The Popular City Council however continued on with their social programs, starting literacy campaigns in shanty towns, coordinating with the Independent University of Guerrero to found the preparatory school and the Popular Teacher Training College of the Isthmus, and to begin the Popular City Council Radio, which aired without the permission of the government. Municipal officials repaired streets, built and refurbished local health centers, created a public library and rebuilt city hall. On August 3, 1983, the ruling PRI government called an extraordinary session of the federal Chamber of Deputies, removing all municipal powers, officially removing recognition of the COCEI.

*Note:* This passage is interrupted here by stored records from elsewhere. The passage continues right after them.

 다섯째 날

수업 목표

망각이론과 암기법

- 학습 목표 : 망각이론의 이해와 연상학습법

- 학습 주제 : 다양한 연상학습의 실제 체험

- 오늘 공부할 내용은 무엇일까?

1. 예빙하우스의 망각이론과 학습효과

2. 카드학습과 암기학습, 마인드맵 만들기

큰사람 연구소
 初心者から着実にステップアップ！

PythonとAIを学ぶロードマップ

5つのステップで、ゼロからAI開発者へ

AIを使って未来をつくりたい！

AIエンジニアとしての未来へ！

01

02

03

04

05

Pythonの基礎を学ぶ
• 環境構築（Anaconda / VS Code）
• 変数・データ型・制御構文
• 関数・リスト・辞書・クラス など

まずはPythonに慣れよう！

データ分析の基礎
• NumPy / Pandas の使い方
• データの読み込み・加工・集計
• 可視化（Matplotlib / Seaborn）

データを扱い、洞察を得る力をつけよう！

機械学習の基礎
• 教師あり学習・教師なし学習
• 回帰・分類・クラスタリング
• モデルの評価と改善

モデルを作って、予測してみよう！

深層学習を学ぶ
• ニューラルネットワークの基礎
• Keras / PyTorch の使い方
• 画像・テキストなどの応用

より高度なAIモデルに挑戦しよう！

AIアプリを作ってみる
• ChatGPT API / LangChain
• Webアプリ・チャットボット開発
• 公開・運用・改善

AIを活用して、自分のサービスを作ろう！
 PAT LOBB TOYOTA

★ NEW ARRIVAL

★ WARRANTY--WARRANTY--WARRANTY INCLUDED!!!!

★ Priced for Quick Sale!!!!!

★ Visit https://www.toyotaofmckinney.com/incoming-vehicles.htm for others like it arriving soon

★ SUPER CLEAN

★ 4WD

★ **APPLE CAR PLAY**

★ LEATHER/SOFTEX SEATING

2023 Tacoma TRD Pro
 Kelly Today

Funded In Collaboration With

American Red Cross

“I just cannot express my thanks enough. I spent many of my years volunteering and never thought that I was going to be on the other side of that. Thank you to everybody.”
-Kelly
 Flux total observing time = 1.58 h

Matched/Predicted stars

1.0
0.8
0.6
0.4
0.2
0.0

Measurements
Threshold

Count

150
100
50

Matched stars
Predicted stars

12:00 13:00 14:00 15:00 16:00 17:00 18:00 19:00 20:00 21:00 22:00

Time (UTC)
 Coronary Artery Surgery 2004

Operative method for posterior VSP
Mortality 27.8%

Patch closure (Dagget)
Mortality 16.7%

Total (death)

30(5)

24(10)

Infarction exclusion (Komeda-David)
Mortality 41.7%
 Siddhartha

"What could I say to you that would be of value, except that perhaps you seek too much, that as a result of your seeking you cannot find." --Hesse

In response on August 6, a referendum was called by approximately 30,000 people from Juchitán. The result of the referendum was to continue to maintain the Popular City Council through self funding, despite the government's attempts to dissolve the COCEI's control. On December 13, federal police officers and army soldiers evacuated the municipal palace, arresting 250 people. In response, thousands of people rallied at the city center, met by army units from Oaxaca and neighboring Veracruz, 150 additional prisoners were taken, effectively dissolving the COCEI government.

With incoming President Carlos Salinas de Gortari (1988-1994) came a shift in dealing with opposition groups. In 1989, the convertación social project was launched. The project offered economic and political support for opposition groups in exchange for a cessation of militancy, and a public acknowledgment of coexistence with the Salinas government. The COCEI accepted and from 1986 to 1989, the COCEI participated in a coalition city government alongside the ruling PRI party. In 1989 the COCEI again won the Juchitán municipal elections, ruling until 1992.

In 2007 the COCEI again won the municipal election, this time in a coalition with the Labor Party.